Margot Robbie reprises her Suicide Squad role as Harley alongside an impressive group of diverse and talented actresses, including Mary Elizabeth Winstead, Jurnee Smollett-Bell, Rosie Perez, Ella Jay Basco, and Ali Wong. Ewan McGregor and Chris Messina round out the cast as the bad guys.
Harley Quinn, first introduced as the Joker’s infatuated sidekick in Batman: The Animated Series, comes into her own in this fun and energetic romp. There’s definitely a meta element here, as Harley is left (not by choice) to crawl out of “Mr. J’s” long shadow and make her own way in the world. The film’s actual, official title is Birds of Prey (and the Fantabulous Emancipation of One Harley Quinn), which may be a little long to fit on a poster, but should give you a hint at the film’s utterly unserious, madcap tone.
Robbie is clearly having a “fantabulous” time, narrating the action in first person in that iconic, New York-accented baby-doll voice. And why shouldn’t she? It’s as if she knows she’s in good hands here (she is). Between Cathy Yan’s playful director’s lens and the wry script by Christina Hodson, the film exudes a sense of empowerment and confidence. The action scenes are delightfully frantic, and there are flashes of brilliance that could only have come from a team of women, like when the characters pause in the middle of a fight to pass over a hair tie.
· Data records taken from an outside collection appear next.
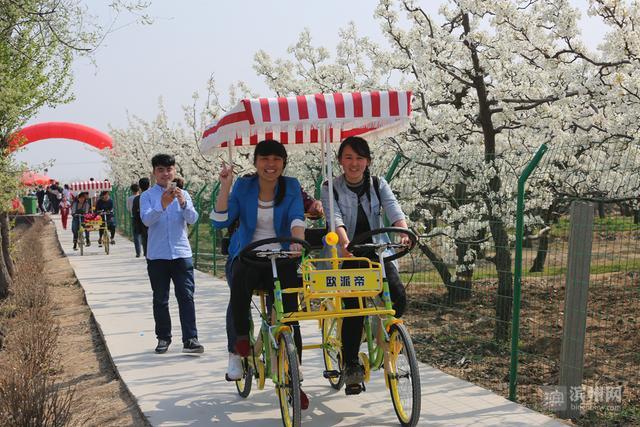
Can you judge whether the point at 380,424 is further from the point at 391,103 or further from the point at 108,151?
the point at 108,151

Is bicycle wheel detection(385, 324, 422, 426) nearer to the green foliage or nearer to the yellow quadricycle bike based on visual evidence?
the yellow quadricycle bike

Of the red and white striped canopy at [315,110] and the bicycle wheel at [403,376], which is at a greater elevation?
the red and white striped canopy at [315,110]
But Harley’s not the only one who is given an opportunity to shine. As her eventual teammates, Jurnee Smollett-Bell and Mary Elizabeth Winstead stand out as Black Canary and Huntress, respectively. They each have their own story arcs that involve them realizing their own self worth and escaping from the expectations everyone—including themselves—has put on them. As the main antagonist, crime lord Roman Sionis (aka Black Mask), Ewan McGregor chews plenty of scenery, but manages to leave some behind for the rest of the cast. And I’d be remiss if I didn’t give out a few extra kudos for best performance by a breakfast sandwich.
Although the film includes footage from Suicide Squad of Jared Leto as the Joker, Yan made the conscious decision not to bring him in for any new scenes. It was the right choice, as he exists as sort specter looming over Harley’s life until she finally exorcises him for good. Without his presence, Harley finally gets the agency and screen time she’s always deserved.
Star Margot Robbie, director Cathy Yan, and screenwriter Christina Hodson deliver a female-powered, action-packed showcase, not just for Harley Quinn but for several of the most fascinating women in the DC Universe.
This would make for a super fun girl’s night watch. Pour some drinks, cook up some breakfast sandwiches, and hop aboard for a thrilling ride on the crazy train.
Margot Robbie is due to return to the role of Harley Quinn in the upcoming Suicide Squad sequel film, coming to theaters and HBO Max on Aug. 6, 2021.